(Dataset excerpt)
▽

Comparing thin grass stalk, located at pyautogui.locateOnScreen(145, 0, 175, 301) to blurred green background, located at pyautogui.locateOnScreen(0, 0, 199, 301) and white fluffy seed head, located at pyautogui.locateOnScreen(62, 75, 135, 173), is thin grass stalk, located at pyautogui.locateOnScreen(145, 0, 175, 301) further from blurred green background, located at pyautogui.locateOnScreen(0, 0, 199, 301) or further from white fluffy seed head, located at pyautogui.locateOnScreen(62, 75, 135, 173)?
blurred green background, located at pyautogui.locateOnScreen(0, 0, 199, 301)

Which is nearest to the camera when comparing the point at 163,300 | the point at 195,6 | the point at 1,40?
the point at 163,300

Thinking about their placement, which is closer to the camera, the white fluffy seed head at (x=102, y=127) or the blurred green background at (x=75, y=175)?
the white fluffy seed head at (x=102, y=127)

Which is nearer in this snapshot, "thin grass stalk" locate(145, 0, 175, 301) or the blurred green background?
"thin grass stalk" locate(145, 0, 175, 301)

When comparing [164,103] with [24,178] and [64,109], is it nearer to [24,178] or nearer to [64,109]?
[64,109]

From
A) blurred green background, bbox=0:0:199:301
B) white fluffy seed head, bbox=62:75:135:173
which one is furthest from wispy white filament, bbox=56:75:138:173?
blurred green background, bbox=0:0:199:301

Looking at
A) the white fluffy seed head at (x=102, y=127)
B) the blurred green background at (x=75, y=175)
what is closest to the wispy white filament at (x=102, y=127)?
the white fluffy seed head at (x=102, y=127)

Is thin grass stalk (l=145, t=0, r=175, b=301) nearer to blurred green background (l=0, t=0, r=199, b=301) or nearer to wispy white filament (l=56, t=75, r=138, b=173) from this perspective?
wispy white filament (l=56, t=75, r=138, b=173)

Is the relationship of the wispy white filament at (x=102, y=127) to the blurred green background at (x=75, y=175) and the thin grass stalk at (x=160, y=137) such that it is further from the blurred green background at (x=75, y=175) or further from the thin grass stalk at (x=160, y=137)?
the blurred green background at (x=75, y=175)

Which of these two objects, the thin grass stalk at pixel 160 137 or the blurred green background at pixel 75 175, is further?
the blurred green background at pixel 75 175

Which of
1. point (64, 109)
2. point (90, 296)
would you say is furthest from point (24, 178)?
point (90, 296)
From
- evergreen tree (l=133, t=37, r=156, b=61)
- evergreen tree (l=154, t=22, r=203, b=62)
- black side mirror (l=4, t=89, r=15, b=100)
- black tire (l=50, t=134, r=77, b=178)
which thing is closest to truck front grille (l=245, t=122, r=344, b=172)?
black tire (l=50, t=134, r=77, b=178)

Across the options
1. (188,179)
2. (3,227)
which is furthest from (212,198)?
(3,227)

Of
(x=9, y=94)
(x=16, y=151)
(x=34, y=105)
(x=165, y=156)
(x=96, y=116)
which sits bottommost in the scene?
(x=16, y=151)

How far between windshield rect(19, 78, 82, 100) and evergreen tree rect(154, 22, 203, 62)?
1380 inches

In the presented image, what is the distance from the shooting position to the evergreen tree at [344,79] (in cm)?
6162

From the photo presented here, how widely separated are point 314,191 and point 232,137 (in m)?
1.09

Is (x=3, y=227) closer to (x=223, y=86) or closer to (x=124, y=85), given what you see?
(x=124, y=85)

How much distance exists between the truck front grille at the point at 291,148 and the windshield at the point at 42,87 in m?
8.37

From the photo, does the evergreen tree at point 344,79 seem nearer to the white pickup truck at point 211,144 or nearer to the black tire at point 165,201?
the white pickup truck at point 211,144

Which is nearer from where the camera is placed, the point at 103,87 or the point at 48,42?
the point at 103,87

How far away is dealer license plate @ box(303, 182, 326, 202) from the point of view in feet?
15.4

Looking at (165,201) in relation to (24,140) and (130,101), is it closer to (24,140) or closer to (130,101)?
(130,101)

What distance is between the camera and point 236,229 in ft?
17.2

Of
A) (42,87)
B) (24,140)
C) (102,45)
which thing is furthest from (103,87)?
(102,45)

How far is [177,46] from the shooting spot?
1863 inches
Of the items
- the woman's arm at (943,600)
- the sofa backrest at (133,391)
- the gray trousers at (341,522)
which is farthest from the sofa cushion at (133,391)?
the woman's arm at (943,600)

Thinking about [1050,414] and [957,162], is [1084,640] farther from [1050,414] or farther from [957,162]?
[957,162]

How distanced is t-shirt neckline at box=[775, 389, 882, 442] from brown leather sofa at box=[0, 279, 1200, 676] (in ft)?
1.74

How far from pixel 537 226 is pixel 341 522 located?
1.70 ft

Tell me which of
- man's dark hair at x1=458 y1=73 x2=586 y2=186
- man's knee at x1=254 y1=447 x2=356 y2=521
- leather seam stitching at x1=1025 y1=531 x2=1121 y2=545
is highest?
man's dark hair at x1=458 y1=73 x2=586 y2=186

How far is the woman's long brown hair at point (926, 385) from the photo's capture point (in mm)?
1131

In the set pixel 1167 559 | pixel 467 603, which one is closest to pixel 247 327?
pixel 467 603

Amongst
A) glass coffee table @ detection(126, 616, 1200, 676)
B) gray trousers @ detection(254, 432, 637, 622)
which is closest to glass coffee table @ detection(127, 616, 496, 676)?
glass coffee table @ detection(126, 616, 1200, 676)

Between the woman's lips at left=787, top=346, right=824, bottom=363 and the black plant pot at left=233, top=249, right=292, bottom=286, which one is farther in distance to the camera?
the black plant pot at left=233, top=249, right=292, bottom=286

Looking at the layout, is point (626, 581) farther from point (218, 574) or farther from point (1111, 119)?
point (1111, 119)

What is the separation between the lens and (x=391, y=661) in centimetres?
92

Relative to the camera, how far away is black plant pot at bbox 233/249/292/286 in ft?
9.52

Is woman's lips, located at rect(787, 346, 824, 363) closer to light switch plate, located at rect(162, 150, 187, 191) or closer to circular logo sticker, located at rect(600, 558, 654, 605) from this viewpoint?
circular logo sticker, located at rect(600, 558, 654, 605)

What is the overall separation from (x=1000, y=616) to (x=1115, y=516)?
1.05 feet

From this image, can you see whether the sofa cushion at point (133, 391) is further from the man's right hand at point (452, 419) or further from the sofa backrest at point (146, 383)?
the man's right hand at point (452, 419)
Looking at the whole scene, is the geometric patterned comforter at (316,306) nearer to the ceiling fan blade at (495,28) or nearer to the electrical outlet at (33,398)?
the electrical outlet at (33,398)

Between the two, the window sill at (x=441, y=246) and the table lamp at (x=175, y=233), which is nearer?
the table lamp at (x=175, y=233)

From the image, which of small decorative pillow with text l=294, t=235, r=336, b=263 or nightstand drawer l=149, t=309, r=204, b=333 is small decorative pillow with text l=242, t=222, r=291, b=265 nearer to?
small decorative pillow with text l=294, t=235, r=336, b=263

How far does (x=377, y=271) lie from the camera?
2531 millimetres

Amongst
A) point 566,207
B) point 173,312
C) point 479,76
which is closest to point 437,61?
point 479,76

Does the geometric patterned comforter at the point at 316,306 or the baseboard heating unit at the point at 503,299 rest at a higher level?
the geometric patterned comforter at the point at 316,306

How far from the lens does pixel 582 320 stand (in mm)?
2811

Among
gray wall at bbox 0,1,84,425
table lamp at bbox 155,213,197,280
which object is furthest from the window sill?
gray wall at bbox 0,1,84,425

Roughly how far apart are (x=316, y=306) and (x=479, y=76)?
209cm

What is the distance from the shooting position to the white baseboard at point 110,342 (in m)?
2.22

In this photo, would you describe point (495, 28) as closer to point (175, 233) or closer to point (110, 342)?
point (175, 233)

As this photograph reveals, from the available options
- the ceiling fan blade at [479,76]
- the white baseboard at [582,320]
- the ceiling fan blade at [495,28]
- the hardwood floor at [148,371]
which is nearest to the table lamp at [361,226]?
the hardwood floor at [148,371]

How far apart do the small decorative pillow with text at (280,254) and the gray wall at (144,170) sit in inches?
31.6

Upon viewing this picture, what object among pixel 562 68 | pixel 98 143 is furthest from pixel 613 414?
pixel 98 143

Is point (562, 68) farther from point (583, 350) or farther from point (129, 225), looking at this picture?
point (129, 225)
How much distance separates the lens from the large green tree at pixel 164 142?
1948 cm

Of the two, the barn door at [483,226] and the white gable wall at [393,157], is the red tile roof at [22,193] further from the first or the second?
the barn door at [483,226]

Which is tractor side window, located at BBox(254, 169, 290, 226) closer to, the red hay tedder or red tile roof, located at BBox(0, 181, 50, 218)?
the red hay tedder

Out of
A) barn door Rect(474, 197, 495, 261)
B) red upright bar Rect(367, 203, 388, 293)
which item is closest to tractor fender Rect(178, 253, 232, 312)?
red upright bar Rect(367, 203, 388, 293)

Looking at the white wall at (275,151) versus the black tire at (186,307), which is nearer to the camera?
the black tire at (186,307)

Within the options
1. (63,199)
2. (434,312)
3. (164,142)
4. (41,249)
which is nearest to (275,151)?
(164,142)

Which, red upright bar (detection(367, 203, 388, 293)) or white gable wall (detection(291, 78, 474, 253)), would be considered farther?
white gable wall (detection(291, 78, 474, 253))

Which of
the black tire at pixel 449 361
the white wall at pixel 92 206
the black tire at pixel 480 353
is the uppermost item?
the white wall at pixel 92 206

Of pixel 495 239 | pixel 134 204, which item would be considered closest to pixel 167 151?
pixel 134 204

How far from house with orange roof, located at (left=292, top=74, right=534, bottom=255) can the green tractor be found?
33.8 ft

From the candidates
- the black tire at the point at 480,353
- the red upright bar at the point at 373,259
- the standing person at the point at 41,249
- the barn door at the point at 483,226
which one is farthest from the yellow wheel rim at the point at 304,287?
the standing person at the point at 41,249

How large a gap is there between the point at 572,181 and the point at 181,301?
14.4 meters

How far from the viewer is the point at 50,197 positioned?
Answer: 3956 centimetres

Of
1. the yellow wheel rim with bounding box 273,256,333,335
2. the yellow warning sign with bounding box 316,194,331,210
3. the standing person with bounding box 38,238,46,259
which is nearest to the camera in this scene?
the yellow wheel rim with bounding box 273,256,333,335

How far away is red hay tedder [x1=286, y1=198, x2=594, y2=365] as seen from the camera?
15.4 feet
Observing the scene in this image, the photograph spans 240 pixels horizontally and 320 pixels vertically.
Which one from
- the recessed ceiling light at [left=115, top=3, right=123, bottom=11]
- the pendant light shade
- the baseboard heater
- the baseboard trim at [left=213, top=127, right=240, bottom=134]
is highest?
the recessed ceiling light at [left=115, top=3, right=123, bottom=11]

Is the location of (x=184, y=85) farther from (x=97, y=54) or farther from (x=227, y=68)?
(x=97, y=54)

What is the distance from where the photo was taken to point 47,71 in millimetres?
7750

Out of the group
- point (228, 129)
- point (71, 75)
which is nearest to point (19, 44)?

△

[The exercise] Rewrite the material starting at the line containing "Out of the group" and ending at the last line of the material as a Markdown table with the columns Row and Line, one numbered row per line, omitting blank lines.

[Exercise output]
| Row | Line |
|---|---|
| 1 | Out of the group |
| 2 | - point (228, 129) |
| 3 | - point (71, 75) |
| 4 | which is nearest to point (19, 44)? |